1. Field of the Invention
The present invention relates to a method for searching services, resources and/or functionalities in a network wherein the network comprises a multitude of nodes to which routable network addresses are assigned, and wherein the services, resources and/or functionalities which are to be searched, are specified by a source node.
2. Description of the Related Art
Methods of the mentioned kind have been state of the art for some time.
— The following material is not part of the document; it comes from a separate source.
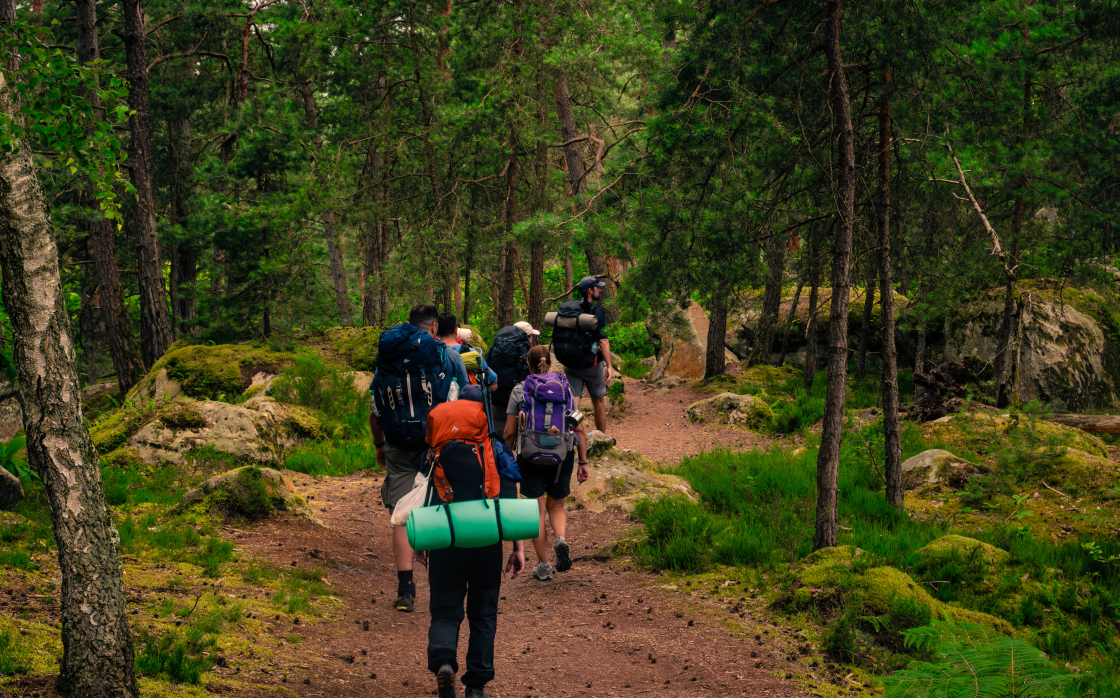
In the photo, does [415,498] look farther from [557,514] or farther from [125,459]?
[125,459]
With reference to an increasing trend to provide special services, resources and/or functionalities such as, for example, firewalls, data storage, media cache, transcoder etc. more and more on the network side, such methods steadily gain a growing importance.
In the framework of a concrete generic method, it is common to register available services or resources at a commonly known directory service. (See E. Guttman, C. Perkins, J. Veizades, M. Day, Service Location Protocol, Version 2, Internet RFC2608, 1999, and J. Hodges, R. Morgan, Lightweight Directory Access Protocol (v3): Technical Specification, Internet RFC3377.) Clients or nodes, respectively, searching for specific services/resources query directly this directory service. The disadvantage of this approach is that the continuous updating of the directory service is extremely cost-intensive. This is specifically the case in highly dynamic and/or mobile environments. The number of update requests that is necessary in order to keep the directory service up to date increases very much, in particular if the availability of a service or specific information needed for using a service changes often. The same is valid in case the node offering a service is a mobile node.
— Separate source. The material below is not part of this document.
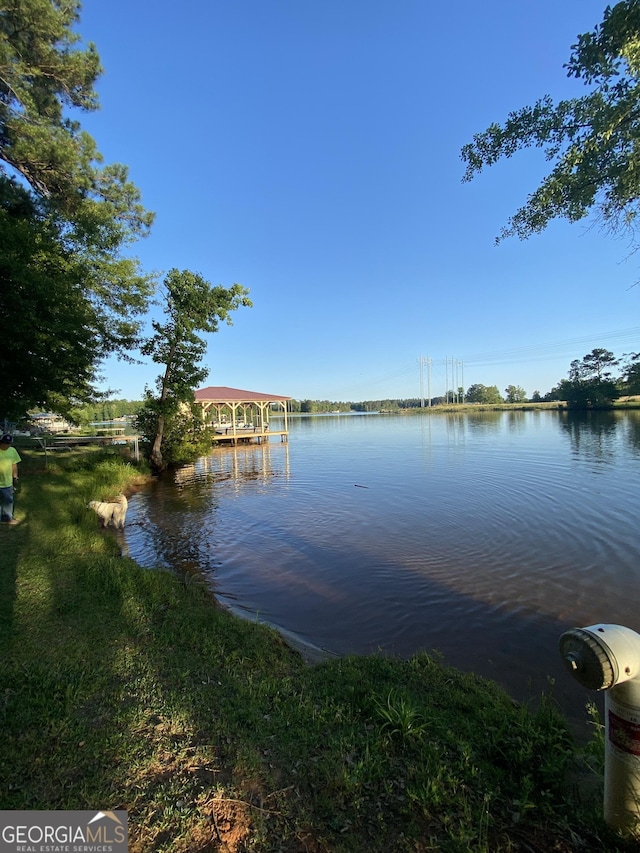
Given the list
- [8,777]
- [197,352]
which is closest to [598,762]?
[8,777]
Another disadvantage going along with the use of a directory service is that a directory based service typically is not able to take into account topological aspects, i.e. in particular the location of a resource or a service within the network.
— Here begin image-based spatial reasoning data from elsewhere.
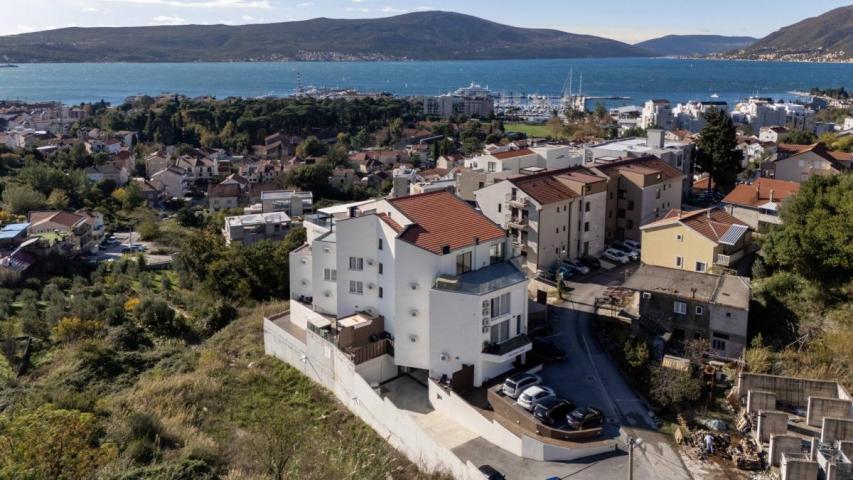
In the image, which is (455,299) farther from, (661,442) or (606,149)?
(606,149)

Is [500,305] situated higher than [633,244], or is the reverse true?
[500,305]

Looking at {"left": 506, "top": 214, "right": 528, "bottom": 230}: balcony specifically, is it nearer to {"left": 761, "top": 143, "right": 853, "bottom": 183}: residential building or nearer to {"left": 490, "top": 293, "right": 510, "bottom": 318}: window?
{"left": 490, "top": 293, "right": 510, "bottom": 318}: window

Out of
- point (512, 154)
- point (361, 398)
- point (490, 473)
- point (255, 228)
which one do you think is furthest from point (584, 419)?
point (255, 228)

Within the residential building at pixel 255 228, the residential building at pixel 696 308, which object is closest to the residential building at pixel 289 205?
the residential building at pixel 255 228

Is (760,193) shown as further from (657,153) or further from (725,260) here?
(725,260)

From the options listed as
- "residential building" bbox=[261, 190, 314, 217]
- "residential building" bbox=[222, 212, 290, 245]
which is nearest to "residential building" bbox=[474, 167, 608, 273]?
"residential building" bbox=[222, 212, 290, 245]
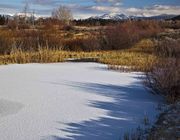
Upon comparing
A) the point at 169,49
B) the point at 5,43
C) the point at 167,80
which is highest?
the point at 5,43

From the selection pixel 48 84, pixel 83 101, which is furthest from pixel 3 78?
pixel 83 101

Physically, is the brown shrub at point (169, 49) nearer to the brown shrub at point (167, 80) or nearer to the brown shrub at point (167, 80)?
the brown shrub at point (167, 80)

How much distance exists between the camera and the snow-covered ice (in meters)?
7.08

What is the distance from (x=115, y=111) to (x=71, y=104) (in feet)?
3.24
In another known approach, a “lookup” request is broadcasted into the network when looking for specific network-side services and/or resources. (See K. S. Lim, R. Stadler, “A Navigation Pattern for Scalable Internet Management”, Seventh IFIP/IEEE International Symposium on Integrated Network Management (IM2001), Seattle, USA, May 2001, pp. 405-420). Nodes which are able and ready to provide the requested service or the requested resource, reply to this lookup request. This method is also called “flooding”.
The significant disadvantage of this method is that it does not scale. In large networks the described approach causes an enormous amount of superfluous traffic and potentially a very high number of replies. Without a corresponding indication at which location within the network a requested service should be, such a search has impact on all the nodes of a network.